# Start of PASSAGE

If you like the Shaptons you have, also consider a SP2k if you want a one stone option. Progressions are fun but also introduce more room to make mistakes.
 
No new stones are needed.

Practice slurry, stropping, angle and a steady hand.

IMG_1288.jpeg
 
As others have said, you do not need more stones. I would suggest if you want a toothy edge, spend less time on the 5k stone when you use it and use very light pressure. However most of us aren’t here due to need, if you wanted another stone the SP2k is a great stone.
 
SG500 or SR1000 > SR2000 > kangaroo leather strop. Can add in a few trailing strokes in SR5000-6000 for extra refinement but not necessary. Absolutely elite balance.

# End of PASSAGE

[STATED GOAL 1]
For each statement about the passage on sharpening stones, answer yes or no and quote the words from the passage that decide it.
(a) The passage states that no new stones are needed.
(b) For a toothy edge, the passage suggests spending more time on the 5k stone and pressing hard.
(c) The passage calls trailing strokes on the SR5000-6000 necessary.
[STATED GOAL 2] In the passage on sharpening stones, what kind of strop ends the progression that starts with SG500 or SR1000?
The lines that come next have nothing to do with this work.

# Start of GIVEN DATA

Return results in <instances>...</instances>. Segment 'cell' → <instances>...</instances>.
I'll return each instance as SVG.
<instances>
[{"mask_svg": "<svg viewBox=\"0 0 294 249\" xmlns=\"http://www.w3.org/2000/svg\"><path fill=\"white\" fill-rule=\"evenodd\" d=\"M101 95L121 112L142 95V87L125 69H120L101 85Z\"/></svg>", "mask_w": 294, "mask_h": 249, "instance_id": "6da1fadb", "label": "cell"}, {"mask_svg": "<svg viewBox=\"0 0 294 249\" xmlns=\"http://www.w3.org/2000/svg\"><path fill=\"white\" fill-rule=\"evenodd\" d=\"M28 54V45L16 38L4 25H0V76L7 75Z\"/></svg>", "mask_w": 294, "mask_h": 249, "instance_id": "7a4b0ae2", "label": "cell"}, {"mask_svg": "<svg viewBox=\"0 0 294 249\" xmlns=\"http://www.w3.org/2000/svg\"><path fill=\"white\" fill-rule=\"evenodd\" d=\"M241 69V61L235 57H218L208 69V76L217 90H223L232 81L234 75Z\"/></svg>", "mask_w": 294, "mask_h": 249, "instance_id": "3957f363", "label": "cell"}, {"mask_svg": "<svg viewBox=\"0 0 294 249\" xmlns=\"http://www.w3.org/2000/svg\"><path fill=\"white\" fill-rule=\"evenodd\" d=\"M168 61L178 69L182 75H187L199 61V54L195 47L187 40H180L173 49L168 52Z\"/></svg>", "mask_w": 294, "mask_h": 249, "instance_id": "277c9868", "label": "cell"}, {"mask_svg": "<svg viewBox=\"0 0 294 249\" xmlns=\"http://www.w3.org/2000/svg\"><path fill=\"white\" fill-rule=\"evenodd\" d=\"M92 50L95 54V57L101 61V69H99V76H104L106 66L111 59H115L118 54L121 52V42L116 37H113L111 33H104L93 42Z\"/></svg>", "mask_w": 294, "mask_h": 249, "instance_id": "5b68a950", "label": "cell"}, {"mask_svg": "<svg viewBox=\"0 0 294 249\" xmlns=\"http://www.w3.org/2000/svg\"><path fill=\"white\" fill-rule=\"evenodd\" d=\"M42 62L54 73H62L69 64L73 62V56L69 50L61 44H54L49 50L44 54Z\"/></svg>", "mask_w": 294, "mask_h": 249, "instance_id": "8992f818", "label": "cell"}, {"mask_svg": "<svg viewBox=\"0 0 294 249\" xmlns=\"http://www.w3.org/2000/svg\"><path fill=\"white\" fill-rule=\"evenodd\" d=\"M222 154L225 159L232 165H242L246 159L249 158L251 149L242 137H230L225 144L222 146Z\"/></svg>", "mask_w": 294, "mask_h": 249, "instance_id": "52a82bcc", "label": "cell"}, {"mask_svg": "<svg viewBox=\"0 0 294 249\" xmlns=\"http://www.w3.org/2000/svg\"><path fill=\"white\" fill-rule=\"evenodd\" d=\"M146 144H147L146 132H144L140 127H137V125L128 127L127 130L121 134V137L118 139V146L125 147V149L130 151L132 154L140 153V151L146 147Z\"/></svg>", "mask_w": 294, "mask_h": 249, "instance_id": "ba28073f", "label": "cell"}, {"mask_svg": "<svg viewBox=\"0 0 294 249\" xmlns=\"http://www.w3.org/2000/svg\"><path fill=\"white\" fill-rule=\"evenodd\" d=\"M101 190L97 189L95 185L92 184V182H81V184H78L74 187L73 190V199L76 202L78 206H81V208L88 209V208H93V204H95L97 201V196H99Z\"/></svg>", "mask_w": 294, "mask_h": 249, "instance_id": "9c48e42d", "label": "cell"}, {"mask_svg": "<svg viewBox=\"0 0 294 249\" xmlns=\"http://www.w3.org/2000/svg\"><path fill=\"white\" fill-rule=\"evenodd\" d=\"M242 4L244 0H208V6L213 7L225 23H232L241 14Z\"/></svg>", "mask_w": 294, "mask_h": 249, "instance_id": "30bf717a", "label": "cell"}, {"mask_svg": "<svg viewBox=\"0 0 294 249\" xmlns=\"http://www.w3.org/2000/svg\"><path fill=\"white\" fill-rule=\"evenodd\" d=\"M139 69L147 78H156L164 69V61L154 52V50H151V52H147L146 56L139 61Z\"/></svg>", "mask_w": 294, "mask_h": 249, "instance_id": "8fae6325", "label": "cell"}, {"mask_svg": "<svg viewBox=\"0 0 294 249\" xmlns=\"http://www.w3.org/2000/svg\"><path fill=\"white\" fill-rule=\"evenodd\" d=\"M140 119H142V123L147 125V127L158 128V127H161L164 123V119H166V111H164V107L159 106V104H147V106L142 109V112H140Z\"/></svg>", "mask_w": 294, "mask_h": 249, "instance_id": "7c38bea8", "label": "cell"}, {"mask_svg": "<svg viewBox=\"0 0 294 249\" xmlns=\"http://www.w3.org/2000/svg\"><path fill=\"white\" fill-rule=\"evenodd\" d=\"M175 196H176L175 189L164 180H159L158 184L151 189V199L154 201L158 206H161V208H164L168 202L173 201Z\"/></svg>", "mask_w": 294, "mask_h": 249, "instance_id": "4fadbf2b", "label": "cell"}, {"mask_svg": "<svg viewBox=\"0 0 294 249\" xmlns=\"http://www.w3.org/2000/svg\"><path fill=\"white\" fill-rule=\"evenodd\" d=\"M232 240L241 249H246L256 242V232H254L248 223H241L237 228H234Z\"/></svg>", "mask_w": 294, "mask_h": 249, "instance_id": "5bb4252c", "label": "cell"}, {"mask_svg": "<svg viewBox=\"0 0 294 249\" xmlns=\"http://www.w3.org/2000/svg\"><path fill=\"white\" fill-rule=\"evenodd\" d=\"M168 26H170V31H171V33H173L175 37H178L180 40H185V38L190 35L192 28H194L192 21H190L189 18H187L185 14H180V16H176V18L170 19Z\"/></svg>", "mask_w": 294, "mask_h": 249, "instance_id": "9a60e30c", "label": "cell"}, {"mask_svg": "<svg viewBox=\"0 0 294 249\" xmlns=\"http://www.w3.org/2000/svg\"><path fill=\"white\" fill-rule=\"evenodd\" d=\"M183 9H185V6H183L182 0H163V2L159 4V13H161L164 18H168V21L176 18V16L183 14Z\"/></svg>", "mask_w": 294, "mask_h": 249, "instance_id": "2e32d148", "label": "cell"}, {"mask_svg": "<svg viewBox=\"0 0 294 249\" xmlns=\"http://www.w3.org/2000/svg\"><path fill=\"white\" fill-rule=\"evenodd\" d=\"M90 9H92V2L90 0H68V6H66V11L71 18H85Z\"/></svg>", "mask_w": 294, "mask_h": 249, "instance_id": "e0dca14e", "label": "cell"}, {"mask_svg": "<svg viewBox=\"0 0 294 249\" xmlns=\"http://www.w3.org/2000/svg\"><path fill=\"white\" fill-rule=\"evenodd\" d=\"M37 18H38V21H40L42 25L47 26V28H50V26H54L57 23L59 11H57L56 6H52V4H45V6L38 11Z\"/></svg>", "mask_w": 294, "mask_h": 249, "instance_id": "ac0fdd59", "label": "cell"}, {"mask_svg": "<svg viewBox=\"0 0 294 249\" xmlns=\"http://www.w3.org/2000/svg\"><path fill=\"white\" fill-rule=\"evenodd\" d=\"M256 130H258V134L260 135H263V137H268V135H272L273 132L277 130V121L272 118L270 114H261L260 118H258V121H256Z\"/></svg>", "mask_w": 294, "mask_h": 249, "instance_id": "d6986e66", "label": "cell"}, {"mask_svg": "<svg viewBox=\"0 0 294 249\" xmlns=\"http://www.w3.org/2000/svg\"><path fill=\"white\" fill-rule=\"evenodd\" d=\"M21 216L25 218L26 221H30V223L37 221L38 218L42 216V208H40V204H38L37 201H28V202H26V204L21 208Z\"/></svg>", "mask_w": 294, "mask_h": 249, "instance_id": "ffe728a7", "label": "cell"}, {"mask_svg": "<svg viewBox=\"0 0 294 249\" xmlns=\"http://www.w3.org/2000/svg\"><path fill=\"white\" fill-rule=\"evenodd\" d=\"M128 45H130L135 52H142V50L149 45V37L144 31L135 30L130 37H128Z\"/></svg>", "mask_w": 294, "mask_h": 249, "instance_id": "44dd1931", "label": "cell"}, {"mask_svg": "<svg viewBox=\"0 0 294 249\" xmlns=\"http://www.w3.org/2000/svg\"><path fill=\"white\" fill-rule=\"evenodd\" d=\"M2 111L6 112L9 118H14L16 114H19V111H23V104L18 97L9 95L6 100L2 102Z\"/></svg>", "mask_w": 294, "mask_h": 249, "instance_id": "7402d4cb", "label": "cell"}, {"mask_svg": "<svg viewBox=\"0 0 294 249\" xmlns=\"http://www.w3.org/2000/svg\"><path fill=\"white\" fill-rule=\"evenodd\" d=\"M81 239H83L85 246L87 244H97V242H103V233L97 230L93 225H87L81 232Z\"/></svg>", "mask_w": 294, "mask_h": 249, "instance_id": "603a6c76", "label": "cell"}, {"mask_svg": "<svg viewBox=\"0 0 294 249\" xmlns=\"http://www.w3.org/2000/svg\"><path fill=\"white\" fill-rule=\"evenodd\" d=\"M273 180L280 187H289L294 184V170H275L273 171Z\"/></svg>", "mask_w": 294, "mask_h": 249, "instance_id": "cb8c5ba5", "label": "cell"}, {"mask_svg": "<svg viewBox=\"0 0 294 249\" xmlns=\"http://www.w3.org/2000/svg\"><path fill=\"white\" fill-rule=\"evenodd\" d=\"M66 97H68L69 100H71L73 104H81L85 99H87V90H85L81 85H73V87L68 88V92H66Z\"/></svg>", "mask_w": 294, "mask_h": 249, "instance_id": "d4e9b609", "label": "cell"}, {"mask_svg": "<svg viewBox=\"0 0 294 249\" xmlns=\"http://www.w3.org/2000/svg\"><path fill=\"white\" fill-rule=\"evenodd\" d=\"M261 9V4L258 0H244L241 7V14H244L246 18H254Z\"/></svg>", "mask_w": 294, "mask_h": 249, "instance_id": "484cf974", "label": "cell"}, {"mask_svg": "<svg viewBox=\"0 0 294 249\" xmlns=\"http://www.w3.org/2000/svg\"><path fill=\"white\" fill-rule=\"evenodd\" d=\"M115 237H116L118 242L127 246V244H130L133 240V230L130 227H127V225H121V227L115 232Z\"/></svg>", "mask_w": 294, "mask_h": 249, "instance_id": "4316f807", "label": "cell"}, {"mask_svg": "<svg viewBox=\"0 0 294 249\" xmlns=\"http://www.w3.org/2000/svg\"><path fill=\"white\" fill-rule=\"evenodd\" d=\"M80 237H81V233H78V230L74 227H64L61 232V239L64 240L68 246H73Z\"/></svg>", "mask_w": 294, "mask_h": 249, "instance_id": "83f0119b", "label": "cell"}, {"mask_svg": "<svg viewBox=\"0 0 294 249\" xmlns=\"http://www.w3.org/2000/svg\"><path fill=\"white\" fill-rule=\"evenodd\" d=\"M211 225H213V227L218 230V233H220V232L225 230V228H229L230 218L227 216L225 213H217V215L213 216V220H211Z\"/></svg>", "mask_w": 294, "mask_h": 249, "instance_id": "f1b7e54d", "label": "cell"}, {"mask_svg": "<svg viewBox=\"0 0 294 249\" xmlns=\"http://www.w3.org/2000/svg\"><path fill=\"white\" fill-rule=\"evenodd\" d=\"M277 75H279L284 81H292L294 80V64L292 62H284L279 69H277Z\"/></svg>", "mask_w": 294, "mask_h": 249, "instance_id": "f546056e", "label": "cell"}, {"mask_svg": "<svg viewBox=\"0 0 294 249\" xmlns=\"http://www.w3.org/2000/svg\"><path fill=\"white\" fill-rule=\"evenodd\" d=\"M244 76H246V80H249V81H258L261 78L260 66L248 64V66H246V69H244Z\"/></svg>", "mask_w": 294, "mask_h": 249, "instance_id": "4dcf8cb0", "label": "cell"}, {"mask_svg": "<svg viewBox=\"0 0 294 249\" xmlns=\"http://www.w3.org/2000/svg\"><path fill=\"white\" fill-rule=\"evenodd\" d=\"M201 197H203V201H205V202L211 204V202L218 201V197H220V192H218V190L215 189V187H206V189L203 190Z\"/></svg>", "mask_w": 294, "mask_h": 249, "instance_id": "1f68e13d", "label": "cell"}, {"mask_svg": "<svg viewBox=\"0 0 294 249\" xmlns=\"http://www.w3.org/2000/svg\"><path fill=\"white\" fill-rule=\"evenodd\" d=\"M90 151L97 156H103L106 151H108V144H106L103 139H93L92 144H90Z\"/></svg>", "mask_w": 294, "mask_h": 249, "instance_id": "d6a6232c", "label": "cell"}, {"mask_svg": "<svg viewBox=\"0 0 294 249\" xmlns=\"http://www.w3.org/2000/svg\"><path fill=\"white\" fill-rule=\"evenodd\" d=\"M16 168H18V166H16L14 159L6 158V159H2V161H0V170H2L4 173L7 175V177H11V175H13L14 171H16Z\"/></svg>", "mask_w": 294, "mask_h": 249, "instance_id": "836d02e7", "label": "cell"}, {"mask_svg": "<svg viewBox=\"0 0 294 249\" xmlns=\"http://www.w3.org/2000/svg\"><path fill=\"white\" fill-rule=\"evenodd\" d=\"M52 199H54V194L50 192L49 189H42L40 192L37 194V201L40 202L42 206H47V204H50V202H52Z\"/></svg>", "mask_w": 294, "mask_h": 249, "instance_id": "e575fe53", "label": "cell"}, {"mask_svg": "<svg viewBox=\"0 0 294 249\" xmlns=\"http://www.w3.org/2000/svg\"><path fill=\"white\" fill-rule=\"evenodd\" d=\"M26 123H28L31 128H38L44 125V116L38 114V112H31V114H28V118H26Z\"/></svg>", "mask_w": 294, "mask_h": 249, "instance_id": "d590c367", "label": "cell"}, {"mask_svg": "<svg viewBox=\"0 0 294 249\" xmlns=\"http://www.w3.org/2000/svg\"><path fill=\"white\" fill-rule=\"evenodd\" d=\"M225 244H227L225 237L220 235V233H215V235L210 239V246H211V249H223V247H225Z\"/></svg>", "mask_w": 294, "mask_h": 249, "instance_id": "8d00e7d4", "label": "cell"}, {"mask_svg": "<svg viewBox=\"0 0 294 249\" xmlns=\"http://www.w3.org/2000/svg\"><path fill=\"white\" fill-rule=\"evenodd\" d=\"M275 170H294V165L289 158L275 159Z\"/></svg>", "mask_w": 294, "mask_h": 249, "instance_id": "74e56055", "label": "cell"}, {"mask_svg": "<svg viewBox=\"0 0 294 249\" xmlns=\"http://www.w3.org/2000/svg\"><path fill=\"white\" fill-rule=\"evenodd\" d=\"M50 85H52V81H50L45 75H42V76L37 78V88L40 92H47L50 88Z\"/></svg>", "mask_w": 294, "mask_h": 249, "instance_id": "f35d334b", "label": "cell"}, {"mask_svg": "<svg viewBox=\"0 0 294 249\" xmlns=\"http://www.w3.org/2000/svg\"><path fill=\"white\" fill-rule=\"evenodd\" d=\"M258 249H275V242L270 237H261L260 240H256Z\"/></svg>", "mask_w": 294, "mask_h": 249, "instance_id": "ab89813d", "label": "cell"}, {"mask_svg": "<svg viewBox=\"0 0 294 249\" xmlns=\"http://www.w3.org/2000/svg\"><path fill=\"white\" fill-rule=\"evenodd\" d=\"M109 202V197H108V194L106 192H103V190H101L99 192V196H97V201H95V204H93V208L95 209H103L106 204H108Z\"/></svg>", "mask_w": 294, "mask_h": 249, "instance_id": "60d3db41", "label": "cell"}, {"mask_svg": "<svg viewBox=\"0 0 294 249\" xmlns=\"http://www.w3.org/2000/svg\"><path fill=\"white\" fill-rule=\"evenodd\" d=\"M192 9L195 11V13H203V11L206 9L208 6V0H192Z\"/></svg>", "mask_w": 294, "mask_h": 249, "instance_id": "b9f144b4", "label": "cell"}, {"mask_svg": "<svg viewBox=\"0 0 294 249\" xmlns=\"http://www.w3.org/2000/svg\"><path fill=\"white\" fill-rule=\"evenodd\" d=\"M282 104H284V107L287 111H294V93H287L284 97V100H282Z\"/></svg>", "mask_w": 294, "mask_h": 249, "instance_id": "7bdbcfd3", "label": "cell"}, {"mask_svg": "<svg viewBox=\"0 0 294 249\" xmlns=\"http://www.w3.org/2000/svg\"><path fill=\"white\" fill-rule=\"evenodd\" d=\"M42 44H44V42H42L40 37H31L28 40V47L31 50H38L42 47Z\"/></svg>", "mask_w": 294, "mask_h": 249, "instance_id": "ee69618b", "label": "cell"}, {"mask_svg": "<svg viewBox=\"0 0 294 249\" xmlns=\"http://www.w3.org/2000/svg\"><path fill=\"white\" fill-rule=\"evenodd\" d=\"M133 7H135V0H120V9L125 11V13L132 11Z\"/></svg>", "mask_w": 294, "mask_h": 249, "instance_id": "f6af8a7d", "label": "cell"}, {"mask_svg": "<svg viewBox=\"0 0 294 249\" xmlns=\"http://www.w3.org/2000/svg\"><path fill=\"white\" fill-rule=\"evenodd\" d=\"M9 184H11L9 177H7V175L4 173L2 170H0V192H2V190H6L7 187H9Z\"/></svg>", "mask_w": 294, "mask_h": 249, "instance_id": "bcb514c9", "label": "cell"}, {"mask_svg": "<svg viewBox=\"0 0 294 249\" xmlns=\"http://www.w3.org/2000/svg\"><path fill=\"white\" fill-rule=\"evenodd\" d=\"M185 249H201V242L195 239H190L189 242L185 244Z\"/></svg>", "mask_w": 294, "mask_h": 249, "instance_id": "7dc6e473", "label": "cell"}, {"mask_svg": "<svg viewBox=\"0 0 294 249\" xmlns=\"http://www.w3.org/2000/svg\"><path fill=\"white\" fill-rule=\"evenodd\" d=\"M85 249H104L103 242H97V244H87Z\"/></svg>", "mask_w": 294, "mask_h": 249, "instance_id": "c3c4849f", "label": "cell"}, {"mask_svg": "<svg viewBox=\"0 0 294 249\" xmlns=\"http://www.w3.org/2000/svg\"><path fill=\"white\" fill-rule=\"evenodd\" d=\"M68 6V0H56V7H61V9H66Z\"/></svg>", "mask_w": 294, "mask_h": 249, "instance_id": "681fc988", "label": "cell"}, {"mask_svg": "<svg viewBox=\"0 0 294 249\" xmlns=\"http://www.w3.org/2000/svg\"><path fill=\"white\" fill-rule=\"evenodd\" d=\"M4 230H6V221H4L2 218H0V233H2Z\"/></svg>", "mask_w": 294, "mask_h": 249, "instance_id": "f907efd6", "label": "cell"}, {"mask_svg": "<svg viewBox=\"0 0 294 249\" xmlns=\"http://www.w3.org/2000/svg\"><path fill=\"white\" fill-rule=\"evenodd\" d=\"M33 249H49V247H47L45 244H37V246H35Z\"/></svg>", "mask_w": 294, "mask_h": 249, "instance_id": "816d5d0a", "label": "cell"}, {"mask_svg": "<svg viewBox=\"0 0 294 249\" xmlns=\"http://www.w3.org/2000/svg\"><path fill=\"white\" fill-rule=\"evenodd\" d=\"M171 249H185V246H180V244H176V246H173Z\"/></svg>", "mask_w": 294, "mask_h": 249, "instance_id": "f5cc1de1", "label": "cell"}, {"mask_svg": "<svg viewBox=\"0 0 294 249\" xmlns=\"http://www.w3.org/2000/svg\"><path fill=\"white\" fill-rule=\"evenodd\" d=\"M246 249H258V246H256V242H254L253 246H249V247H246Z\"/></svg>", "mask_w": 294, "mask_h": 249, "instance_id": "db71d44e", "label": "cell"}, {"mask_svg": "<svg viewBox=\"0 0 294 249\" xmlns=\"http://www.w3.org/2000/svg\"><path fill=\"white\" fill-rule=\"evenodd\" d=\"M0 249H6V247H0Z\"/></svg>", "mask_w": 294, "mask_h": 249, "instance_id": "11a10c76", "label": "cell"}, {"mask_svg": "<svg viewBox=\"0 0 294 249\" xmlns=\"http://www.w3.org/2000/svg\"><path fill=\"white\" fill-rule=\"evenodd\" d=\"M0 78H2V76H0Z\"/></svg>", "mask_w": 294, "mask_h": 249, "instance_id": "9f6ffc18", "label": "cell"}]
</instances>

# End of GIVEN DATA

[WORKED ANSWER 1]
(a) Yes: "No new stones are needed."
(b) No: "spend less time on the 5k stone when you use it and use very light pressure."
(c) No: "Can add in a few trailing strokes in SR5000-6000 for extra refinement but not necessary."

[WORKED ANSWER 2] A kangaroo leather strop.